*WHAT IS BEING ASKED*. Scan the records for the word "versus". Return each line where it is found.

──────── PROVIDED RECORDS ────────

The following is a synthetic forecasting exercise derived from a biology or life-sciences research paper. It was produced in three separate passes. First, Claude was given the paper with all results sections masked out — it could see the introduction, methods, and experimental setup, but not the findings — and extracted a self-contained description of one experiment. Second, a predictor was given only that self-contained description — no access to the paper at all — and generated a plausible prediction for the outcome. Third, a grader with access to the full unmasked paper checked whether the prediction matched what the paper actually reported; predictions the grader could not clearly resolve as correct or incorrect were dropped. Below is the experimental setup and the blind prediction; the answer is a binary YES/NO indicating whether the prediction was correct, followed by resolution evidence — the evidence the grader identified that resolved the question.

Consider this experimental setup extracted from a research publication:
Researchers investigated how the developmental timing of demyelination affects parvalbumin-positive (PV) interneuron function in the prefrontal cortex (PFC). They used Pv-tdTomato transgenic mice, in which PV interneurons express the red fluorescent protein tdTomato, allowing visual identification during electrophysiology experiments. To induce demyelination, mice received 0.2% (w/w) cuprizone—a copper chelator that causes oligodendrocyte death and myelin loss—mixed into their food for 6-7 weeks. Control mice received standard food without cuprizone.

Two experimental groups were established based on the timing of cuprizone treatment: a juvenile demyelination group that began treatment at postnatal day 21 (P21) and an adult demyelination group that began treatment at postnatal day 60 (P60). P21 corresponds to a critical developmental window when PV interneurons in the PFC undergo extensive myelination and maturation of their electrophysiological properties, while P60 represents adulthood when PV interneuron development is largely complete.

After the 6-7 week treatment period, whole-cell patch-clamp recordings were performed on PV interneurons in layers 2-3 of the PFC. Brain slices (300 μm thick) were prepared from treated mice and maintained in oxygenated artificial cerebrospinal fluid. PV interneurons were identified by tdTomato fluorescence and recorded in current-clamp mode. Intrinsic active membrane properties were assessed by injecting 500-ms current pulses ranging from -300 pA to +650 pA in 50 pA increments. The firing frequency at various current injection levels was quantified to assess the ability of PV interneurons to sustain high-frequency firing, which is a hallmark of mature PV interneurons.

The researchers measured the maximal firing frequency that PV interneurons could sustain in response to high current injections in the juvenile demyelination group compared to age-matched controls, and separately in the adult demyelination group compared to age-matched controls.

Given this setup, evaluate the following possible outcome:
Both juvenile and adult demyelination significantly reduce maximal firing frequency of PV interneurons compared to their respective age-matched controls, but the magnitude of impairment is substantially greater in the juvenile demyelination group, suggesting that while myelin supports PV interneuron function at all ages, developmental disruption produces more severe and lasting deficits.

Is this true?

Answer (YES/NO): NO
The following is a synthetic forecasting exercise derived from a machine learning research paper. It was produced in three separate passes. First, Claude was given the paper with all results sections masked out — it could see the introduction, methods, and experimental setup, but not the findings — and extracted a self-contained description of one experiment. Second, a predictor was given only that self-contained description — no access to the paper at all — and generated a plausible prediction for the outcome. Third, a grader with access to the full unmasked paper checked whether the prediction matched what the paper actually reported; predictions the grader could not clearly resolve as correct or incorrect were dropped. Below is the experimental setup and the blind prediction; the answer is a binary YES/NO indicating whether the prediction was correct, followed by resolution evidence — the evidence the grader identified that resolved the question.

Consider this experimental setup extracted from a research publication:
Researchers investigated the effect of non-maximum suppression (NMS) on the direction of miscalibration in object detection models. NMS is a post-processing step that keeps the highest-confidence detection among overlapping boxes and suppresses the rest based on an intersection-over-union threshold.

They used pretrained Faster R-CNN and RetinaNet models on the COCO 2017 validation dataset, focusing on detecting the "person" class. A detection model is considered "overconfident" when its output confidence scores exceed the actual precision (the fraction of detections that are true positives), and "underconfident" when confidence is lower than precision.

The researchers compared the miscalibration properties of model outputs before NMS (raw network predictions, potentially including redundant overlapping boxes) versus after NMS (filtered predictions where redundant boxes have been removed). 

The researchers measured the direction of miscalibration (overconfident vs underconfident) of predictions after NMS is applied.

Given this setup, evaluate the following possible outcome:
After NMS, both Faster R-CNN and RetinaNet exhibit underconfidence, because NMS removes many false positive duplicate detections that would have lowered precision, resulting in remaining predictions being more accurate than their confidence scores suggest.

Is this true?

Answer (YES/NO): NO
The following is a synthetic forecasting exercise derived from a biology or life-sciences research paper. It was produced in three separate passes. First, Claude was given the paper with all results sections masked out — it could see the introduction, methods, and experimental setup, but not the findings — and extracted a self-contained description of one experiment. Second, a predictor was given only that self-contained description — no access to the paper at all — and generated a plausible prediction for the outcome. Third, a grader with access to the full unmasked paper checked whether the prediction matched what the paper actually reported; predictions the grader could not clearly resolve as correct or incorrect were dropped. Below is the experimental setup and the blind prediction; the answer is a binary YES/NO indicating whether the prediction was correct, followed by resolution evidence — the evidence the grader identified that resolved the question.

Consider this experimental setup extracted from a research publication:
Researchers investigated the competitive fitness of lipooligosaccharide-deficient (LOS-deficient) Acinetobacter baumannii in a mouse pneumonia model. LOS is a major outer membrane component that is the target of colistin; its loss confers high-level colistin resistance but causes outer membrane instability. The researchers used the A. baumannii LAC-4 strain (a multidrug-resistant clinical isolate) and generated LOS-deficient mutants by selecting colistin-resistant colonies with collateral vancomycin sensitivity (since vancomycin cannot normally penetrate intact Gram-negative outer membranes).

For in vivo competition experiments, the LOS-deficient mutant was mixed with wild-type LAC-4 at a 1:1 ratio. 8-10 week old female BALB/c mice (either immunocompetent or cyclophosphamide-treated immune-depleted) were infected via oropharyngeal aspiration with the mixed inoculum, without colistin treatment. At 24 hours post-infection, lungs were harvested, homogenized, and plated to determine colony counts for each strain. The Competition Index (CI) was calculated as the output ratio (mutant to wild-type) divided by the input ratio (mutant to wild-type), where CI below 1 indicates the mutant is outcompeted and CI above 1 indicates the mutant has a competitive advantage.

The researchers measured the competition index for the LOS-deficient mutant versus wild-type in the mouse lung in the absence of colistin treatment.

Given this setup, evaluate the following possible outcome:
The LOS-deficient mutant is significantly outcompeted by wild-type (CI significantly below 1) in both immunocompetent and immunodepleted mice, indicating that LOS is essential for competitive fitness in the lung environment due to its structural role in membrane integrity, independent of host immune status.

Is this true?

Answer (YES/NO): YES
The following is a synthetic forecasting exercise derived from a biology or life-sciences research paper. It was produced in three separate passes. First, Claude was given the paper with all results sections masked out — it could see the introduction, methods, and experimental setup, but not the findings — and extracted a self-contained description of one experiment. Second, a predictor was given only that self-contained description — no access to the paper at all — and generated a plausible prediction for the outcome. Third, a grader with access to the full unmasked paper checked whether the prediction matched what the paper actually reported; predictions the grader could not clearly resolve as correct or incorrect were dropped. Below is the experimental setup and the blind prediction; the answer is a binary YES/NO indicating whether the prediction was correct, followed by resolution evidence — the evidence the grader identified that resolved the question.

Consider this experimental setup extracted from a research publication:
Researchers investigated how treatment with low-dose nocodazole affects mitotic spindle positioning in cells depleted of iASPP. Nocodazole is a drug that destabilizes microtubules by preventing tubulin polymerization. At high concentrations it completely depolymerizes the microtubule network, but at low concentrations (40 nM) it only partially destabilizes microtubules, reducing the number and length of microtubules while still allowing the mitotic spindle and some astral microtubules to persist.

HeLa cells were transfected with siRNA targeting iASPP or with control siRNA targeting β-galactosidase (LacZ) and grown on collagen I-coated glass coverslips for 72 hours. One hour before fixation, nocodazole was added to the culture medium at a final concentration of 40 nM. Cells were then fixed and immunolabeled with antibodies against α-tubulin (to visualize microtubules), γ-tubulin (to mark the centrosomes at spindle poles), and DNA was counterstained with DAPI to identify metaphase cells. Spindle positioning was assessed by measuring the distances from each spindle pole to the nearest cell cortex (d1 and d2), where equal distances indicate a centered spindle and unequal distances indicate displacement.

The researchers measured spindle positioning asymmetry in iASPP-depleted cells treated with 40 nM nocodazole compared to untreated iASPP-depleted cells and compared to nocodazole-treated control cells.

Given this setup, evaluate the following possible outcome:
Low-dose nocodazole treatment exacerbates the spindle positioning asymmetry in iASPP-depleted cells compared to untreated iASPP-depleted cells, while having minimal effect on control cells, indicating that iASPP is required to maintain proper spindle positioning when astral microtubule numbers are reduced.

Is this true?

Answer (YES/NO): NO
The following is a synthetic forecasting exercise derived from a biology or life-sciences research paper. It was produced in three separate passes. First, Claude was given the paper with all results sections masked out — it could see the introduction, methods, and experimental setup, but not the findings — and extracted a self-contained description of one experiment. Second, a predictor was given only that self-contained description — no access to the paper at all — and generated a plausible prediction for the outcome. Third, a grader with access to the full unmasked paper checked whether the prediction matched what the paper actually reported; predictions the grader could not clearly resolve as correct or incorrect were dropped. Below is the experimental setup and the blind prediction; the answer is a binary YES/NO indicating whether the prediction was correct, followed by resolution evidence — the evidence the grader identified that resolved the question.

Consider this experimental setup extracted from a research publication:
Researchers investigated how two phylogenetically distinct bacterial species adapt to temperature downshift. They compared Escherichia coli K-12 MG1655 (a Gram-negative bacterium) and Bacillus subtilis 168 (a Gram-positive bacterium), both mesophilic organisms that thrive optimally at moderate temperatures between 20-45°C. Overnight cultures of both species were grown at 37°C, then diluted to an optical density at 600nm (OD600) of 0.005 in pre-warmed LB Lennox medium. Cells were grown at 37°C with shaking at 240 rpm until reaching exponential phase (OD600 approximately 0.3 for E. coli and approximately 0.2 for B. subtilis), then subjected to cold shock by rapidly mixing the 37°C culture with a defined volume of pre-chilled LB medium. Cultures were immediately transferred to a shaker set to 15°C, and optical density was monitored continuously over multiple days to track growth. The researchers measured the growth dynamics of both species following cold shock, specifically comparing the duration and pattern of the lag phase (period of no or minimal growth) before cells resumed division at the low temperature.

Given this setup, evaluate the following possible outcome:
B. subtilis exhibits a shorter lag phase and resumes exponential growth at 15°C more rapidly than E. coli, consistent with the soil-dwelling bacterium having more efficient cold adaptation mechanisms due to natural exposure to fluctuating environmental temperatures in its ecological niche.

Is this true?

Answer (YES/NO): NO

────────

*TASK ANSWER*.
The researchers compared the miscalibration properties of model outputs before NMS (raw network predictions, potentially including redundant overlapping boxes) versus after NMS (filtered predictions where redundant boxes have been removed). 
The researchers measured the competition index for the LOS-deficient mutant versus wild-type in the mouse lung in the absence of colistin treatment.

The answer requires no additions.